With ext4/xfs, you mount read only or you run fsck. With Btrfs you can do that too, but then there's like a whole level of other options depending on how bad the disk is. I've written a lot of tools over the years (which are in btrfs-progs) to recover various levels of broken file systems. To the point that you can pretty drastically mess up a FS and I'll still be able to pull data from the disk.
But, again, the UX for this _sucks_. You have to know first of all that you should try mounting read only, and then you have to get something plugged into the box and copy it over. And then assume the worst, you can't mount read only. Now with ext4/xfs that's it, you are done. With btrfs you are just getting started. You have several built in mount options for recovering different failures, all read only. But you have to know that they are there and how to use them.

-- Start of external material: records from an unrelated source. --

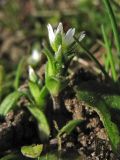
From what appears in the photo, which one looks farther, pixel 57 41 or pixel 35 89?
pixel 35 89

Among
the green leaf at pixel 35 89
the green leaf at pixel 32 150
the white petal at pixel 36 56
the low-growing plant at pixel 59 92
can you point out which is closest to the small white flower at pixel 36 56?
the white petal at pixel 36 56

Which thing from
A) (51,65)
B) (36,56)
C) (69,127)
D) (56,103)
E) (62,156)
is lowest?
(62,156)

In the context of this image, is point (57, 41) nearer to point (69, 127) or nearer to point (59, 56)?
point (59, 56)

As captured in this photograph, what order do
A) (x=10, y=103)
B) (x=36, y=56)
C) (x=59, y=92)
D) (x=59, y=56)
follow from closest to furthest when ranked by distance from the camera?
1. (x=59, y=56)
2. (x=59, y=92)
3. (x=10, y=103)
4. (x=36, y=56)

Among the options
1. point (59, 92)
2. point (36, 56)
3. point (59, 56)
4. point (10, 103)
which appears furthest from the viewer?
point (36, 56)

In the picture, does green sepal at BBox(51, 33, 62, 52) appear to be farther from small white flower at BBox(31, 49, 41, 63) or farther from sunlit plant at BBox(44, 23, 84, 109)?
small white flower at BBox(31, 49, 41, 63)

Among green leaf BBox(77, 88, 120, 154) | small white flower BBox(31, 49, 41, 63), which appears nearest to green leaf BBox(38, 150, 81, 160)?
green leaf BBox(77, 88, 120, 154)

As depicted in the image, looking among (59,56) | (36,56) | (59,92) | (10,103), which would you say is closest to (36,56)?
(36,56)
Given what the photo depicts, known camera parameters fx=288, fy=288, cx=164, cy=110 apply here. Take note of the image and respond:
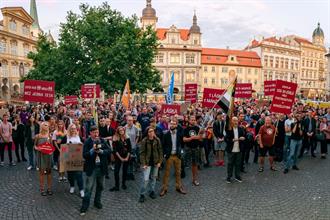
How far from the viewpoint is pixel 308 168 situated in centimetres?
1040

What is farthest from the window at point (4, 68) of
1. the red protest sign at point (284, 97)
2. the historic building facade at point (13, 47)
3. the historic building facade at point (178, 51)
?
the red protest sign at point (284, 97)

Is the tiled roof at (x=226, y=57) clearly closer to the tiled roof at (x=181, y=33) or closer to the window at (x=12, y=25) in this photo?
the tiled roof at (x=181, y=33)

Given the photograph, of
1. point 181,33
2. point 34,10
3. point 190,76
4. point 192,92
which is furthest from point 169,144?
point 34,10

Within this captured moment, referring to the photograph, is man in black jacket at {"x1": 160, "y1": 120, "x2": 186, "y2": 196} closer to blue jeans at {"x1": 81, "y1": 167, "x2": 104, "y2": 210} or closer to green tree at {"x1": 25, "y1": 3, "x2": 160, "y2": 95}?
blue jeans at {"x1": 81, "y1": 167, "x2": 104, "y2": 210}

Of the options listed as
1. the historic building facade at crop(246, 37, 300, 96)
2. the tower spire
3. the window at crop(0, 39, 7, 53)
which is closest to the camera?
the window at crop(0, 39, 7, 53)

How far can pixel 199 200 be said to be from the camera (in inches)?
284

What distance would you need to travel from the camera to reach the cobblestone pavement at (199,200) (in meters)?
6.33

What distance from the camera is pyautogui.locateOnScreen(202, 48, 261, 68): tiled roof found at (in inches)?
3137

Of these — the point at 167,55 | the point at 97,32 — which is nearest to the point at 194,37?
the point at 167,55

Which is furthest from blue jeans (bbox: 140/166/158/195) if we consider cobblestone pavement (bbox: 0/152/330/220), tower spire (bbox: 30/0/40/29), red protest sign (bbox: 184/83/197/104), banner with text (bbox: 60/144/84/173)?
tower spire (bbox: 30/0/40/29)

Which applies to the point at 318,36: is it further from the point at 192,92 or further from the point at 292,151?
the point at 292,151

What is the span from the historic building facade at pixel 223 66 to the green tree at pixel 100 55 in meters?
52.1

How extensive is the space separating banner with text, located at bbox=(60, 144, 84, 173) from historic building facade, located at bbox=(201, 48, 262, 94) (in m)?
74.3

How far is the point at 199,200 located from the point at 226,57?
7834 centimetres
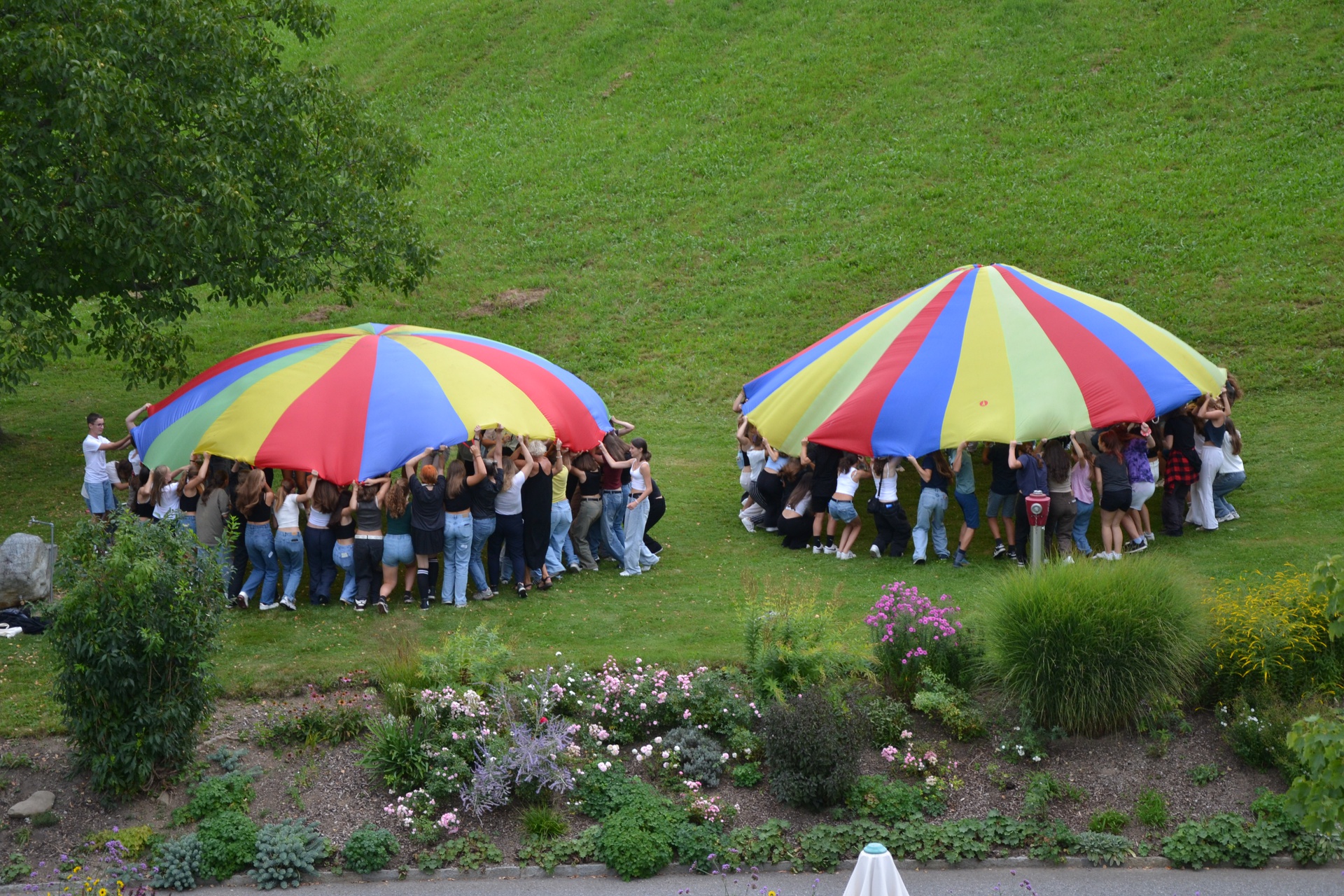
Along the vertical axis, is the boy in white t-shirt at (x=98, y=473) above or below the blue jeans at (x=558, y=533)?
above

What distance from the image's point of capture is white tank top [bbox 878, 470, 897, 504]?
14.3 metres

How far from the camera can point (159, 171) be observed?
14.0 m

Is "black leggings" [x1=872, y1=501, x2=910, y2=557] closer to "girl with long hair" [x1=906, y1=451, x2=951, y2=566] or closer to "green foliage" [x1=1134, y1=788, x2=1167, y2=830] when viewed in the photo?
"girl with long hair" [x1=906, y1=451, x2=951, y2=566]

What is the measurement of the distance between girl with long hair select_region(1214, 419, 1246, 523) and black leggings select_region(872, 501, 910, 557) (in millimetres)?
4070

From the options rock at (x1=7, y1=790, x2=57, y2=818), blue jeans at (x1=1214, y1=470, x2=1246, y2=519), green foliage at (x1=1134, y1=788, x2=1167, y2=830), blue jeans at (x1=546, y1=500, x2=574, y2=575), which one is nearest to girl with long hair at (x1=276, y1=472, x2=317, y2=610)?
blue jeans at (x1=546, y1=500, x2=574, y2=575)

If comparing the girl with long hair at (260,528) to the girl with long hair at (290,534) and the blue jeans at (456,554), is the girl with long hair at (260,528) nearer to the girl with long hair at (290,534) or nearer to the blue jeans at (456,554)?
the girl with long hair at (290,534)

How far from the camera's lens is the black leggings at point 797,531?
48.8 feet

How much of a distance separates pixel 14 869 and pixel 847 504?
9.53m

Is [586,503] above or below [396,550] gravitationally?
above

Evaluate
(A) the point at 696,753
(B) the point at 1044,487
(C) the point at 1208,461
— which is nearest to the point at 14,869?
(A) the point at 696,753

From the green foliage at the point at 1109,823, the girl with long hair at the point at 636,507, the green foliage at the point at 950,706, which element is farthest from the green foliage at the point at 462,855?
the girl with long hair at the point at 636,507

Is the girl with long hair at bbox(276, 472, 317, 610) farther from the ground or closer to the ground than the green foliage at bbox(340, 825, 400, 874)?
farther from the ground

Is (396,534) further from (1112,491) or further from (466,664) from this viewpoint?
(1112,491)

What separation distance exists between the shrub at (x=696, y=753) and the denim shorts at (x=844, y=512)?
17.7 ft
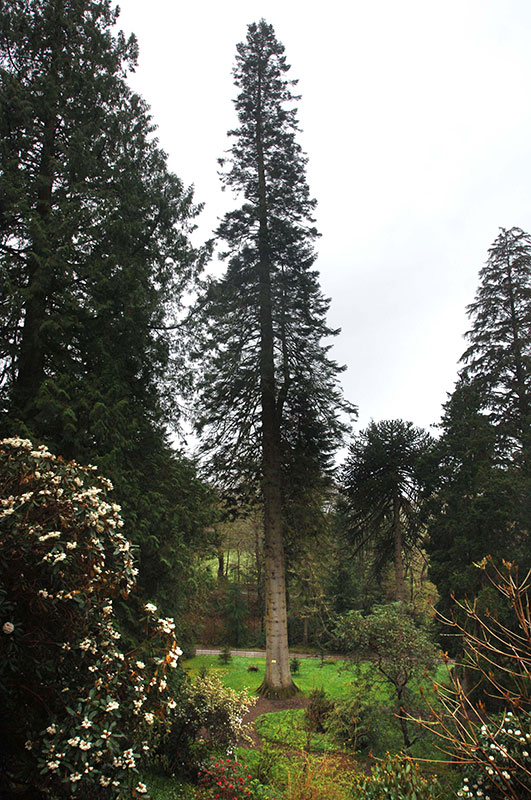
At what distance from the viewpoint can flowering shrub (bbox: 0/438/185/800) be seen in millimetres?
3203

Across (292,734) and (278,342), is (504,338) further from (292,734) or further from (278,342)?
(292,734)

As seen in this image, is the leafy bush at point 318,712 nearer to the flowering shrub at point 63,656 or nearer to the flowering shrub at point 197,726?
the flowering shrub at point 197,726

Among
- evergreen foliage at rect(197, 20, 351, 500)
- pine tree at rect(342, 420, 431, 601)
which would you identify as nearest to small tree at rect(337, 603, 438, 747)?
evergreen foliage at rect(197, 20, 351, 500)

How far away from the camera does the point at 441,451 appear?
51.4 feet

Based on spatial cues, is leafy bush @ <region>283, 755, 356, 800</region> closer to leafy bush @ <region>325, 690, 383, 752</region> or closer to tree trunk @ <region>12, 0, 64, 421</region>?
leafy bush @ <region>325, 690, 383, 752</region>

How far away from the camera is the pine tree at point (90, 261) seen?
757cm

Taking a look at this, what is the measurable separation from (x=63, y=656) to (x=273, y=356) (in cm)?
1102

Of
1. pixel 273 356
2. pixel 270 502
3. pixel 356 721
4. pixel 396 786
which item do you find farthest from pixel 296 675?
pixel 396 786

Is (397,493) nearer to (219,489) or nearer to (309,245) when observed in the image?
(219,489)

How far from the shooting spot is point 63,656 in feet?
12.1

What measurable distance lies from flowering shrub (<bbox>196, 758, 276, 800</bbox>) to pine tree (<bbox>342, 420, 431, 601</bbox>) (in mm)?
12224

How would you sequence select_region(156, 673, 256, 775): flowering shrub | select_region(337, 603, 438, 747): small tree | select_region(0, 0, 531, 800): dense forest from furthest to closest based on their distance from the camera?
select_region(337, 603, 438, 747): small tree < select_region(156, 673, 256, 775): flowering shrub < select_region(0, 0, 531, 800): dense forest

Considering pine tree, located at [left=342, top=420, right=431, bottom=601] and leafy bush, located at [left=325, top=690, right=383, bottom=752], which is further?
pine tree, located at [left=342, top=420, right=431, bottom=601]

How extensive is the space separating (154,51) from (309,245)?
22.2ft
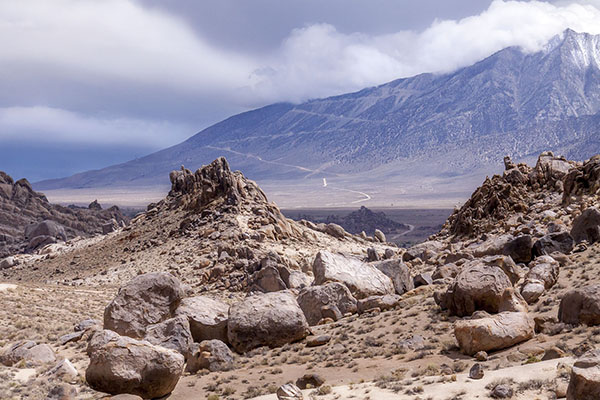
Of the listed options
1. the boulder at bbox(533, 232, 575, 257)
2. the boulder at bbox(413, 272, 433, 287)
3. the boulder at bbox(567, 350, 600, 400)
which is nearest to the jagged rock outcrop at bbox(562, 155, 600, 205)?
the boulder at bbox(533, 232, 575, 257)

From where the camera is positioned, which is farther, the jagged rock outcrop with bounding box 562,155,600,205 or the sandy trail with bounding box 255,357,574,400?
the jagged rock outcrop with bounding box 562,155,600,205

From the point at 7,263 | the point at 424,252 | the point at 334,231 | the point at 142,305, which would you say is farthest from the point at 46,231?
the point at 142,305

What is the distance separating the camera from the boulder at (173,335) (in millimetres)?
17844

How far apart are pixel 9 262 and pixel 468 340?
56000 mm

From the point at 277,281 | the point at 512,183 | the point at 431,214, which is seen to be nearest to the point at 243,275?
the point at 277,281

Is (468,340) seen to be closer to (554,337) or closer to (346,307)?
(554,337)

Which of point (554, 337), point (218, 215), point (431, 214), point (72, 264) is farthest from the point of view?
point (431, 214)

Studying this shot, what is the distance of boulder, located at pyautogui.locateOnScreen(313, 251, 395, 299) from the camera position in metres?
24.8

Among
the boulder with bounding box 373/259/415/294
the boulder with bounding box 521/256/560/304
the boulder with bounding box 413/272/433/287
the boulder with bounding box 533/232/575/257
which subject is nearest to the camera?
the boulder with bounding box 521/256/560/304

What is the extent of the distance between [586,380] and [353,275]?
16.0 m

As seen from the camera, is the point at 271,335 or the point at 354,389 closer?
the point at 354,389

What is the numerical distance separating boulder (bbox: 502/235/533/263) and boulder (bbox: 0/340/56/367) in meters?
18.7

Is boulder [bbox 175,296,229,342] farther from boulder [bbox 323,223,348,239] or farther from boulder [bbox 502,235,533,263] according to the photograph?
boulder [bbox 323,223,348,239]

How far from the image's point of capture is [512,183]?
1543 inches
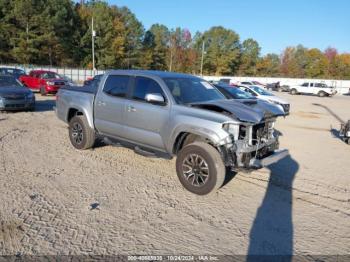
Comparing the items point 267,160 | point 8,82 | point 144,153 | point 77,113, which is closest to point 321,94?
point 8,82

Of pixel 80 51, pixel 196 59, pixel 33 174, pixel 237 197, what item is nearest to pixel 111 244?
pixel 237 197

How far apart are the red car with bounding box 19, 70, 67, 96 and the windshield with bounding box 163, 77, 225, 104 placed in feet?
50.9

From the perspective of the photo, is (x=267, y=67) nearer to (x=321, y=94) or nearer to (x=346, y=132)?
(x=321, y=94)

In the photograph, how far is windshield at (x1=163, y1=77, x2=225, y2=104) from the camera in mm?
5762

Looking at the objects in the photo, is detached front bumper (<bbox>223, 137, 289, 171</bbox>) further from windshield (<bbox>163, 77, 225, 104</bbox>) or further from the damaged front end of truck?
windshield (<bbox>163, 77, 225, 104</bbox>)

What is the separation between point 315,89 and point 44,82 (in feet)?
110

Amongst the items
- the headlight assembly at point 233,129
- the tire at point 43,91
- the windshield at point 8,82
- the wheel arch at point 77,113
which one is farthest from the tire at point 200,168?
the tire at point 43,91

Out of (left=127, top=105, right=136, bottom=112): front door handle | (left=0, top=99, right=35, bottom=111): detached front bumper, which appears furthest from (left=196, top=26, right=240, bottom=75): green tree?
(left=127, top=105, right=136, bottom=112): front door handle

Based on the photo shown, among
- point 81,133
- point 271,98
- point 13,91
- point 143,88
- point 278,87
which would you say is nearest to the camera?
point 143,88

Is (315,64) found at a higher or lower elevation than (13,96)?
higher

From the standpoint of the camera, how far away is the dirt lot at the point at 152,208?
3668 millimetres

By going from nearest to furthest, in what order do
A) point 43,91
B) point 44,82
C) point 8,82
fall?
point 8,82 → point 44,82 → point 43,91

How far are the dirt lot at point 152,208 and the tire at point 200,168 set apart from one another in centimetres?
18

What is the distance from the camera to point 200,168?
16.9ft
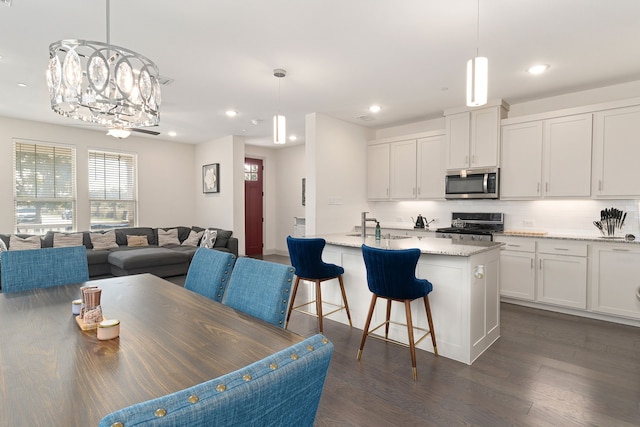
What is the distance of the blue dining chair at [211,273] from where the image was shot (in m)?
2.03

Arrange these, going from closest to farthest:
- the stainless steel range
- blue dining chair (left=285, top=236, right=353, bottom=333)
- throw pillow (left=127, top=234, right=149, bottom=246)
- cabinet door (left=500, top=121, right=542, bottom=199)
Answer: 1. blue dining chair (left=285, top=236, right=353, bottom=333)
2. cabinet door (left=500, top=121, right=542, bottom=199)
3. the stainless steel range
4. throw pillow (left=127, top=234, right=149, bottom=246)

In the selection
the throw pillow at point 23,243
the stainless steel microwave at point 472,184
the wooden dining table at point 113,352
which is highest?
the stainless steel microwave at point 472,184

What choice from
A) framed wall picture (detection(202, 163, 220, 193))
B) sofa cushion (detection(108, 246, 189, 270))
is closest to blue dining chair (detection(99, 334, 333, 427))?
sofa cushion (detection(108, 246, 189, 270))

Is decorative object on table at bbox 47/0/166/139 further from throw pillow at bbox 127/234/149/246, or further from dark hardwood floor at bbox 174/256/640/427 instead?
throw pillow at bbox 127/234/149/246

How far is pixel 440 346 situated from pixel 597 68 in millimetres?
3275

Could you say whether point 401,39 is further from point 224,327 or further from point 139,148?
point 139,148

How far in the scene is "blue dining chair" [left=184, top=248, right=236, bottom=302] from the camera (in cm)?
203

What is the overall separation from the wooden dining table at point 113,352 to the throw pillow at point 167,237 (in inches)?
189

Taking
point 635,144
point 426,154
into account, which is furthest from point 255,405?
point 426,154

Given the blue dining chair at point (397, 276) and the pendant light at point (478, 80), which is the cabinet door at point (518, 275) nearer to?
the blue dining chair at point (397, 276)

These things are easily addressed with documentation, but that's only so good. This sort of scenario needs to be baked into Fedora itself, because it's the same problem no matter which file system you use. Thanks,
Josef
Email elaborating my comments about btrfs's sensitivity to bad hardware and how we test.
---------------
The fact is I can make any file system unmountable with the right corruption. The only difference with btrfs is that our metadata is completely dynamic, while xfs and ext4 are less so. So they're overwriting the same blocks over and over again, and there is simply less of "important" metadata for the file system to function.
The "problem" that btrfs has is it's main strength, it does COW. That means our important metadata is constantly being re-written to different segments of the disk. So if you have a bad disk, you are much more likely to get unlucky and end up with some core piece of metadata getting corrupted, and thus resulting in a file system that cannot be mounted read/write.
Now you are much more likely to hit this in a data segment, because generally speaking there's more data writes than metadata writes. The thing I brought up in the meeting last week was a potential downside for sure, but not something that will be a common occurrence. I just checked the fleet for this week and we've had to reprovision 20 machines out of 138 machines that threw crc errors, out of N total machines with btrfs fs'es, which is in the millions. In the same time period I have 15 xfs boxes that needed to be reprovisioned because of metadata corruption, out of <100k machines that have xfs. I don't have data on ext4 because it doesn't exist in our fleet anymore.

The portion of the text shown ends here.